**TUJUAN TUGAS**
Dari kutipan teks di bawah, sebutkan semua konsekuensi punya suami sholeh yang dirinci satu per satu.

─── KUTIPAN TEKS ───

Meskipun ada juga yang bilang begitu, namun saya yakin jawaban itu keluar hanya
di bibir saja. Mungkin maksud mereka sholeh itu baik, tapi jangan sholeh-sholeh
amat. Karna mereka tahu konsekuensi punya suami sholeh itu cukup berat buat
mereka, disuruh berjilbab, terbatasi pergaulannya. Jadi ibu rumah tangga. Dan
sebagainya-dan sebagainya. Maka jawaban yang paling tepat melihat pernyataan
seperti itu, adalah 'orang baik akan mendapatkan yang baik, yang buruk akan
berpasangan seperti itu pula, cukup logis bukan?
Sholeh,
apakah orang sholeh itu tidak ada yang ganteng, kegantengan itu bersifat
sementara atau nilai plus tapi tidak cukup berpengaruh jika tidak didukung kegantengan lainnya. Pun dia tidak cukup
ganteng, tapi perhatian mereka, keshalehan mereka, itu membuat ketertarikan
sendiri darinya.

─── BAHAN YANG DIBERIKAN ───

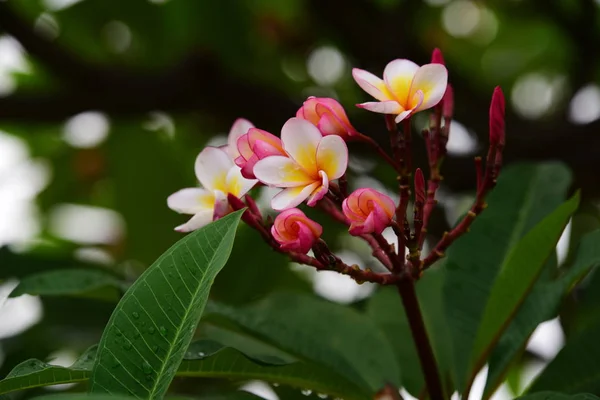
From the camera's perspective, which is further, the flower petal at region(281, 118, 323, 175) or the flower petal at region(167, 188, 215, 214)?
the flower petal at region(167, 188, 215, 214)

───

**JAWABAN SOAL**
- Disuruh berjilbab
- Pergaulannya terbatasi
- Jadi ibu rumah tangga